Josh-XT / AGiXT

AGiXT is a dynamic AI Agent Automation Platform that seamlessly orchestrates instruction management and complex task execution across diverse AI providers. Combining adaptive memory, smart features, and a versatile plugin system, AGiXT delivers efficient and comprehensive AI solutions.
https://AGiXT.com
MIT License
2.6k stars 346 forks source link

Improve File Uploads, Vision Always On #1210

Closed Josh-XT closed 2 months ago

Josh-XT commented 2 months ago

Improve File Uploads to Memory

Some file types were identified as needing improvement when chunking into memory while testing. As result, we have several improvements.

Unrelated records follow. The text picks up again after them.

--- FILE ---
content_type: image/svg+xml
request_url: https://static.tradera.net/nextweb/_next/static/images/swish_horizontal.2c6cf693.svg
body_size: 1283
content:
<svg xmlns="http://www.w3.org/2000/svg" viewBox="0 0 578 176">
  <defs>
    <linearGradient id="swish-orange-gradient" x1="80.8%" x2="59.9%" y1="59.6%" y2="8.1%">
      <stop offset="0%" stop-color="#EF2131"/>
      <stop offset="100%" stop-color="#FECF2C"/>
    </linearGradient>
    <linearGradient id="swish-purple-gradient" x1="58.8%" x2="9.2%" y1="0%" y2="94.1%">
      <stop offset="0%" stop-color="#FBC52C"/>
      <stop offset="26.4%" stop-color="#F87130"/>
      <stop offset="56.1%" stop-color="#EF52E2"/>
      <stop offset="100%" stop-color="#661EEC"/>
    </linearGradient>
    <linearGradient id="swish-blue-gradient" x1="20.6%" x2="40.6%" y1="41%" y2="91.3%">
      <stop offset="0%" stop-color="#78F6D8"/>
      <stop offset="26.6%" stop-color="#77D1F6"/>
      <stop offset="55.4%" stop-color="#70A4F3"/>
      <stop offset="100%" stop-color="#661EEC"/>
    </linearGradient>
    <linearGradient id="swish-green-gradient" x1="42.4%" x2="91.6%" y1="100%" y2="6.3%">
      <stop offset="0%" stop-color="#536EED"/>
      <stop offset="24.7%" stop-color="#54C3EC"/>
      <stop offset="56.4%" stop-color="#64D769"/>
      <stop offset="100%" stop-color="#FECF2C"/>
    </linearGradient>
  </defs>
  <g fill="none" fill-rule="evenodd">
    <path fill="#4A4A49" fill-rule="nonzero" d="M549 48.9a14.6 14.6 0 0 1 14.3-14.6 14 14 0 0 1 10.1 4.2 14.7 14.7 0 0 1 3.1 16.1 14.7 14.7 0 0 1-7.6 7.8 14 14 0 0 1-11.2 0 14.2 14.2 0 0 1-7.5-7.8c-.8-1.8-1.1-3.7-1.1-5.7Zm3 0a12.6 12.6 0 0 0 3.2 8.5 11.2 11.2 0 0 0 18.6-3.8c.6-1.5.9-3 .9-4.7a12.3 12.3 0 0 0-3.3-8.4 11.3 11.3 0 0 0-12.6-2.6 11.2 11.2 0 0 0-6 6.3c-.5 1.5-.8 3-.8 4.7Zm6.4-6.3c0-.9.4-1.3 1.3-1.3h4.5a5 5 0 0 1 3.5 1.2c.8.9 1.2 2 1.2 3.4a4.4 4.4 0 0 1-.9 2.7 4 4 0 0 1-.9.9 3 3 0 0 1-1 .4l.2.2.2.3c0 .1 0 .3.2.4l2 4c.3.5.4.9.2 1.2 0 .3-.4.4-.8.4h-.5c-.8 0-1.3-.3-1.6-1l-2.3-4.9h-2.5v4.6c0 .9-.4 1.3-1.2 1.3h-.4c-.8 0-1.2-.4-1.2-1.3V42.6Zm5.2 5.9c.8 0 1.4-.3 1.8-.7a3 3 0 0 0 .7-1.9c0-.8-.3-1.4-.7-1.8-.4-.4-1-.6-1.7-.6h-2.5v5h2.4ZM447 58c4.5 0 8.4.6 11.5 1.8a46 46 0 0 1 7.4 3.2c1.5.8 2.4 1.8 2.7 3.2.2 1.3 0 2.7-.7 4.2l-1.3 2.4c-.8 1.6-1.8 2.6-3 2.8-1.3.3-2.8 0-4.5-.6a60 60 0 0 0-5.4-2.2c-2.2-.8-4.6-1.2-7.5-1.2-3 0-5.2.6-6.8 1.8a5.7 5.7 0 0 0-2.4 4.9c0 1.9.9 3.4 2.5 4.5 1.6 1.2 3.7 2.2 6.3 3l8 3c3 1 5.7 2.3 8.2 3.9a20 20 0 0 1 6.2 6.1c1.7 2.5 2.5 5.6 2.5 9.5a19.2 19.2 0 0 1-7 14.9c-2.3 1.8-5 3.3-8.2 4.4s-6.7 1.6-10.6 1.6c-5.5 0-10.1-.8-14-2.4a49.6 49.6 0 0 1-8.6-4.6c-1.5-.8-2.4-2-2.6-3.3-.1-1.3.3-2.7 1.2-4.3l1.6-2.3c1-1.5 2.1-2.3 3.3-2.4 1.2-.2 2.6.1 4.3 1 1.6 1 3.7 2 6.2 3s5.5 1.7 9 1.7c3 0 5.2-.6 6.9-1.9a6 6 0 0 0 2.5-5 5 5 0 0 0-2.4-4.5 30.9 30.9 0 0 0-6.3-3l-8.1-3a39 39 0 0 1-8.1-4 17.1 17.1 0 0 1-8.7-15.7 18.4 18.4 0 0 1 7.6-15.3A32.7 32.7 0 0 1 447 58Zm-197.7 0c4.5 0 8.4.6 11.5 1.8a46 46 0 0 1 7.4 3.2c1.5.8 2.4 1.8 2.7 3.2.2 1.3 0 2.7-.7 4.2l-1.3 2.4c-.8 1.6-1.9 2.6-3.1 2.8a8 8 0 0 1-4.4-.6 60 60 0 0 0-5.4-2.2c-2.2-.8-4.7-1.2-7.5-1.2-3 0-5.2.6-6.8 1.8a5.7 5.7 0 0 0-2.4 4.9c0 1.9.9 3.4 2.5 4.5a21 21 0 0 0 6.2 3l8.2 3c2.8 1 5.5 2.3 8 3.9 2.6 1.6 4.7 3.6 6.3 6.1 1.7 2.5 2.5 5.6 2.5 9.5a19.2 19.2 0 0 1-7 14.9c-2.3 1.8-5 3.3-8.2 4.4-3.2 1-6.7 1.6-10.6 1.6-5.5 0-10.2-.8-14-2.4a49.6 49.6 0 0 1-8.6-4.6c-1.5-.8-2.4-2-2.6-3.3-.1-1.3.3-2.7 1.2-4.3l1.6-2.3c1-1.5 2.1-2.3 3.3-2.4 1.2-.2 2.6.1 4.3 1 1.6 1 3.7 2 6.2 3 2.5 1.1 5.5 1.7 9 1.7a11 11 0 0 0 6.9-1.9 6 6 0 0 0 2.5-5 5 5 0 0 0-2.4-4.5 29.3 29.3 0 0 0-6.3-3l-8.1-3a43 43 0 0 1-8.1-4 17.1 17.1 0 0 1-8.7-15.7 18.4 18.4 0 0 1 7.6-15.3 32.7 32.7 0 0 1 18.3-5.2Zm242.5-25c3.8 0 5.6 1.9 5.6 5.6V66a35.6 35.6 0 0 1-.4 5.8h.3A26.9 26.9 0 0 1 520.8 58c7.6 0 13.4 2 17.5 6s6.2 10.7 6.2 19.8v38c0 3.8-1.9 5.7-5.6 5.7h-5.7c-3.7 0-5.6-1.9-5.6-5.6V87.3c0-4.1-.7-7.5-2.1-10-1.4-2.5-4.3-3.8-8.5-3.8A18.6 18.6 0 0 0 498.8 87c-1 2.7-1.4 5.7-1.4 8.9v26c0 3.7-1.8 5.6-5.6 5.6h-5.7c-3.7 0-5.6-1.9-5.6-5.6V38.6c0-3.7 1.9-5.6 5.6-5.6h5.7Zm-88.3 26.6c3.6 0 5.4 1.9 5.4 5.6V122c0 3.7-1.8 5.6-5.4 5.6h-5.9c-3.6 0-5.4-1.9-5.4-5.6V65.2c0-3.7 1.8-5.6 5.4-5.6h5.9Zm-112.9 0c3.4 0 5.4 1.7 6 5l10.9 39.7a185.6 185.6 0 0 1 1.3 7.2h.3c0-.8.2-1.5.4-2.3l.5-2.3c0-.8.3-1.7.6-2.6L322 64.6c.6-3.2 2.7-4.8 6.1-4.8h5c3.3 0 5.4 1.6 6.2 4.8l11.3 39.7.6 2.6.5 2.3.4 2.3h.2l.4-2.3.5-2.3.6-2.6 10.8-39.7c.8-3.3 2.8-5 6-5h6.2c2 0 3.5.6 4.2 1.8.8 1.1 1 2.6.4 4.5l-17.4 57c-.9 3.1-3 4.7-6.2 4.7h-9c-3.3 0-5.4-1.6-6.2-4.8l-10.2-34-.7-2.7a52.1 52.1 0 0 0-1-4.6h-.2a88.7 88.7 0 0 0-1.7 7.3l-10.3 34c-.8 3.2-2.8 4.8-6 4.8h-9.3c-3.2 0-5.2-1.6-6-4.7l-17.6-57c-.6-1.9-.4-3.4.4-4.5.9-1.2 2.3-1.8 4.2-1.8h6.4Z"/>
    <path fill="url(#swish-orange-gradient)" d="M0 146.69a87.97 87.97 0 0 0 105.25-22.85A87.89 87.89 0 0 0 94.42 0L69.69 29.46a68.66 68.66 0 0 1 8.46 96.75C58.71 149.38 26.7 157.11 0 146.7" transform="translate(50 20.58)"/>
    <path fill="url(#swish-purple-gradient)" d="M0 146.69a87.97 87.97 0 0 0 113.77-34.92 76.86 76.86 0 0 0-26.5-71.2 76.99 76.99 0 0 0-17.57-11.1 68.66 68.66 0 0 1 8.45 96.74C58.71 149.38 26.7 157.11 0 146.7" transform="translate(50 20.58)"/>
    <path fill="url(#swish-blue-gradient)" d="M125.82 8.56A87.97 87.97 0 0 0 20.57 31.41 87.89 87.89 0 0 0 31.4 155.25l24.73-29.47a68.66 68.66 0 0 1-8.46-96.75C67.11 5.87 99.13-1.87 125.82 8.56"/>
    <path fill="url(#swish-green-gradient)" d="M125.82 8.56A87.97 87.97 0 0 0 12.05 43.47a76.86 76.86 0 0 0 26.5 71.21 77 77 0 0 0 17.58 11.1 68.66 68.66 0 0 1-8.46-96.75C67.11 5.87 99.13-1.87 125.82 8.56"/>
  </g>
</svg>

Add PowerPoint (PPT/PPTX) upload support

When PowerPoints are uploaded, they will be converted to PDF and handled as PDFs are handled.

Improve PDF uploads

When a PDF file is uploaded, we typically grab the text from it using pdfplumber and chunk the information into memory, which has great results. In addition to that strategy, if a vision_provider is selected for the agent, it will also break the PDF up into images per page for the vision model to answer questions about, and any questions answered about images will be retained in conversational memory.

Improve XLS/XLSX uploads

Uploading XLS/XLSX previously would upload the first sheet to memory, it will now iterate over each sheet, convert it to CSV, and then handle each sheet as CSVs are handled.

Improve CSV uploads

When uploading a CSV or XLS/XLSX file, it will now turn each item into json and add that information to memory to create a new memory per item with reference to where it came from and when. This will greatly improve data analysis, which has also been improved with this update. If a spreadsheet is uploaded at the chat completions endpoint, it will autonomously do data analysis based on user input and output results of executed code for things like graphs from the data.

Vision Always On

With PDFs also splitting into images, it makes sense for context to keep vision on when necessary rather than only when the image is uploaded initially. If you upload an image in a conversation and have a vision_provider defined for your agent, it will send your input to the vision model + the image, get a description, add that to memories for the conversation to be injected by context from the user's input. If relevant enough to the conversational memories, it will use the vision model with each interaction with the image in context essentially now.